_PROVIDED MATERIAL_
__________________________________________________

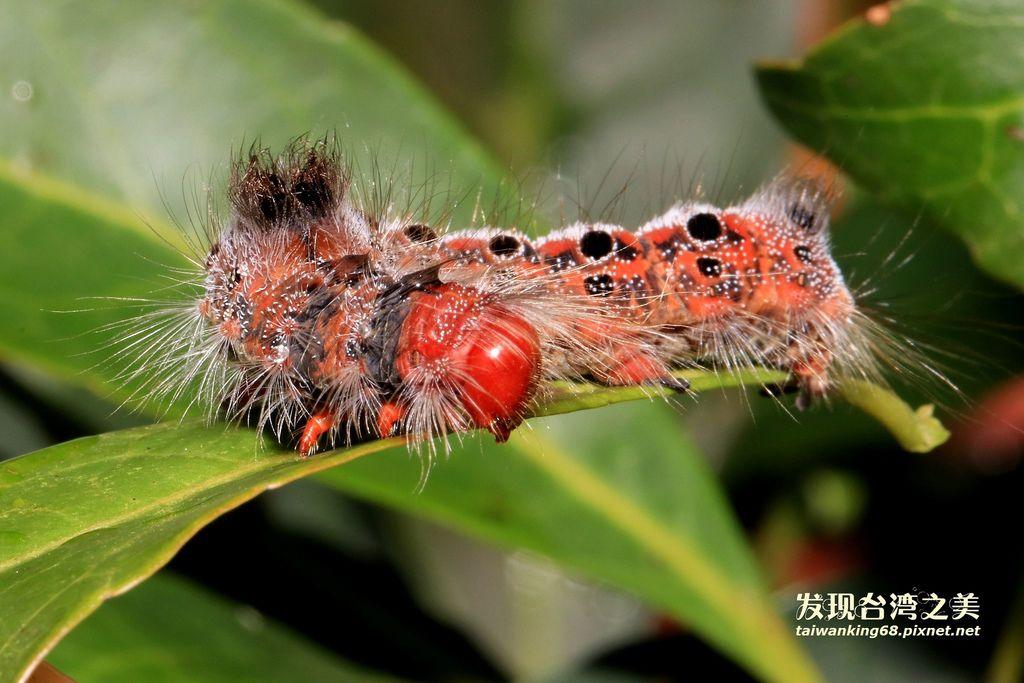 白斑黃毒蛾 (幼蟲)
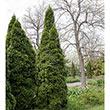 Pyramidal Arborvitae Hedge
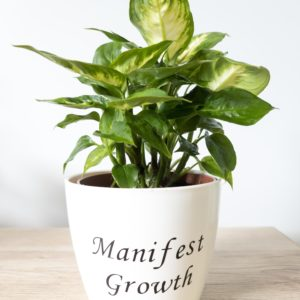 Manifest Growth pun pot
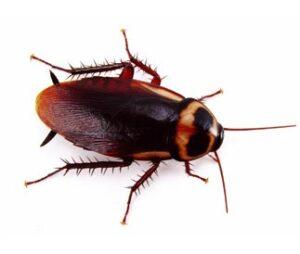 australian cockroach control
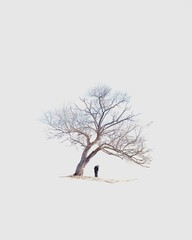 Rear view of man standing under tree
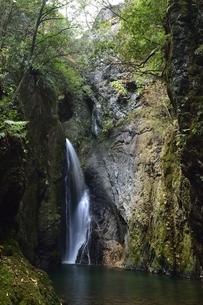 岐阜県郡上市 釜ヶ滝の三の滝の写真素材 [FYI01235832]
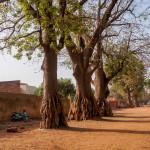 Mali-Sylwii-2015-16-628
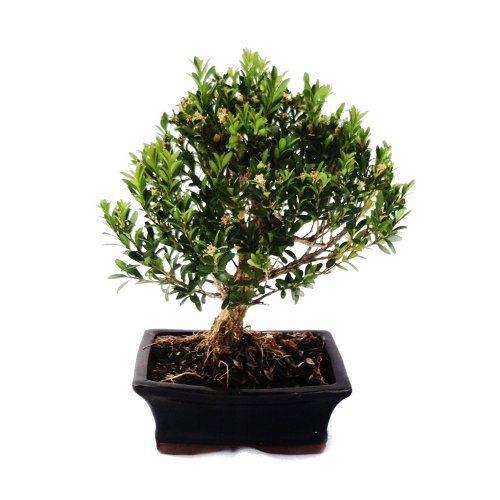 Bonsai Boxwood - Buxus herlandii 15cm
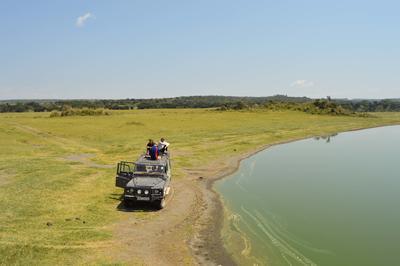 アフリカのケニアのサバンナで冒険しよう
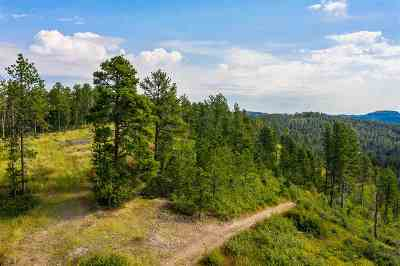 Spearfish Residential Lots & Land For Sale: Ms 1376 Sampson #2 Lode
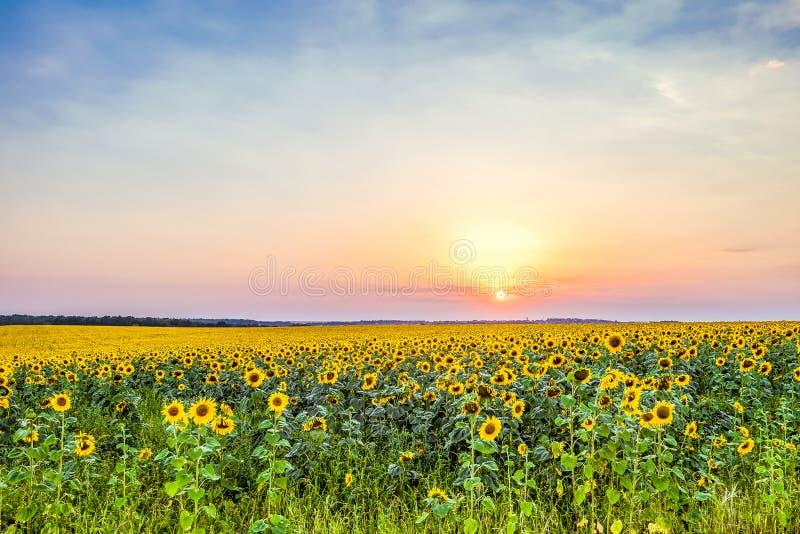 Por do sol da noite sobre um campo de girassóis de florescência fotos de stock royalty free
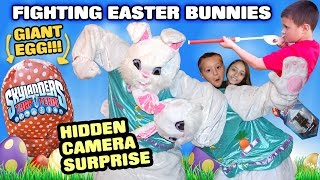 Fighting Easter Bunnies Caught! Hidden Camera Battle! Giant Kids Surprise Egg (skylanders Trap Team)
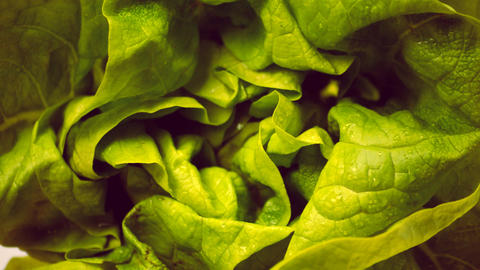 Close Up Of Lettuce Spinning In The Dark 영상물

__________________________________________________

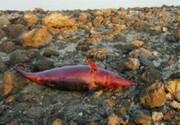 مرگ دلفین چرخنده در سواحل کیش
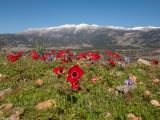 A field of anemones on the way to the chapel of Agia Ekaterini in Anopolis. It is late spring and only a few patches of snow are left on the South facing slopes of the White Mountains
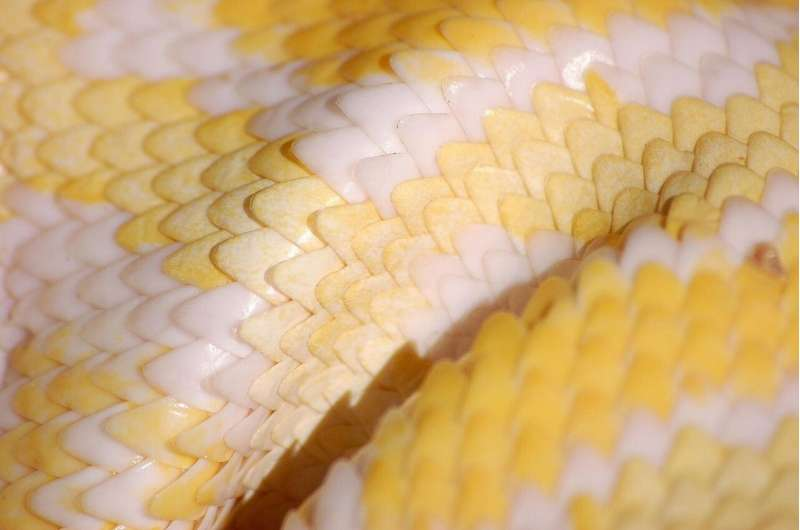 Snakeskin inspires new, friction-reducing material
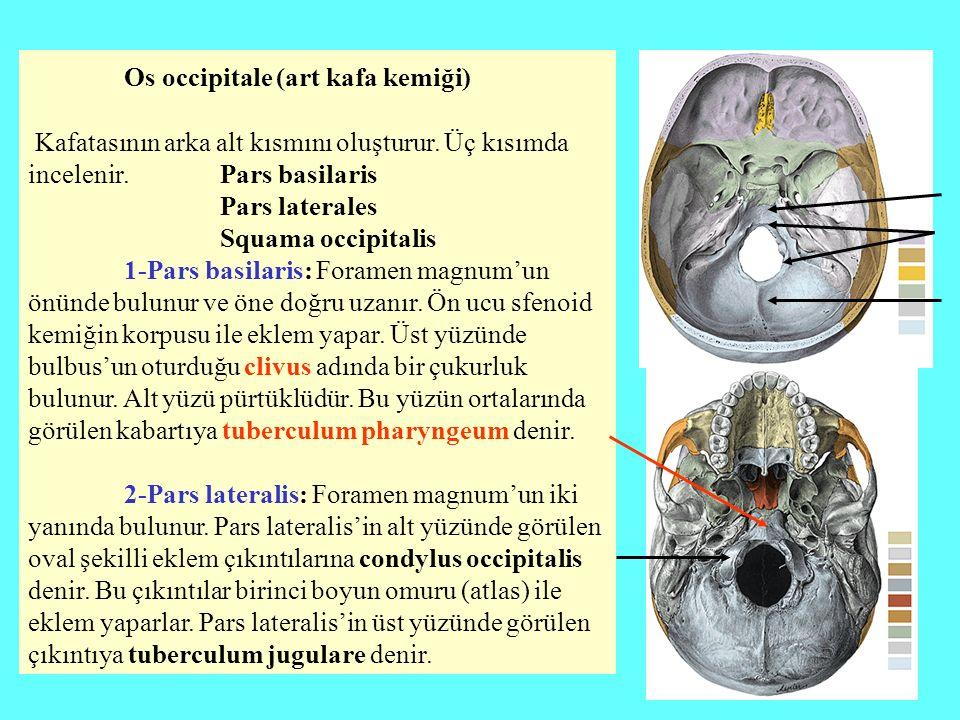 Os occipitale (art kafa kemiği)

__________________________________________________

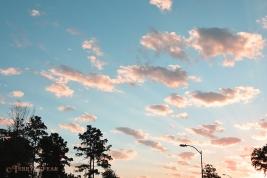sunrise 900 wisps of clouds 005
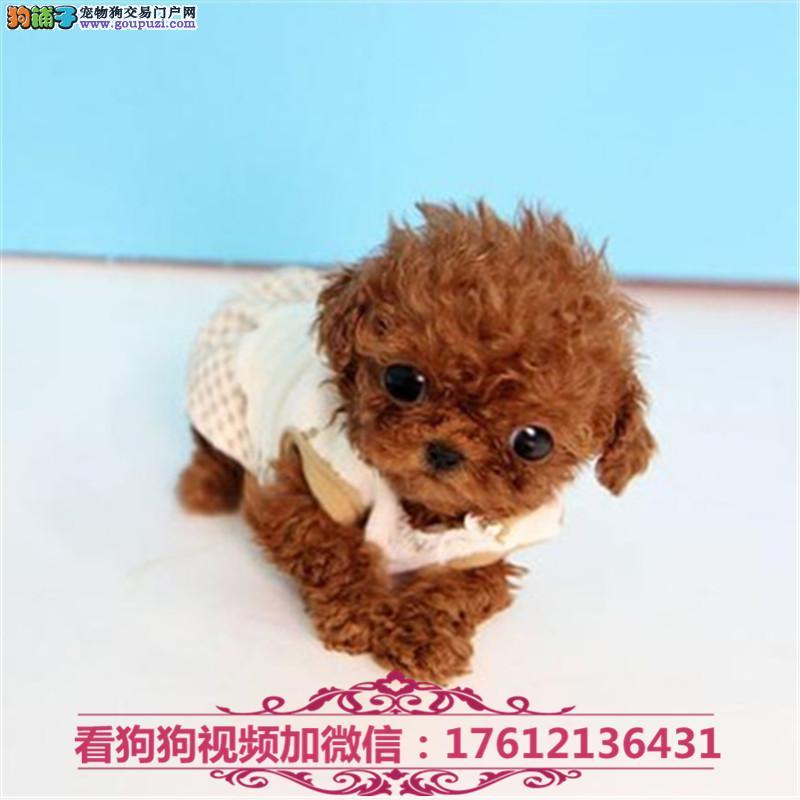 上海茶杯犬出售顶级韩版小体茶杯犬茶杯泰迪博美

__________________________________________________

_DIRECTIONS FOR THIS TASK_
Copy nothing but the lines above from the one with "岐阜県郡上市 釜ヶ滝の三の滝の写真素材 [FYI01235832]" to the one with "Fighting Easter Bunnies", inclusive, word for word. Leave every picture out.

_EXERCISE ANSWER_
 岐阜県郡上市 釜ヶ滝の三の滝の写真素材 [FYI01235832]
 Mali-Sylwii-2015-16-628
 Bonsai Boxwood - Buxus herlandii 15cm
 アフリカのケニアのサバンナで冒険しよう
 Spearfish Residential Lots & Land For Sale: Ms 1376 Sampson #2 Lode
 Por do sol da noite sobre um campo de girassóis de florescência fotos de stock royalty free
 Fighting Easter Bunnies Caught! Hidden Camera Battle! Giant Kids Surprise Egg (skylanders Trap Team)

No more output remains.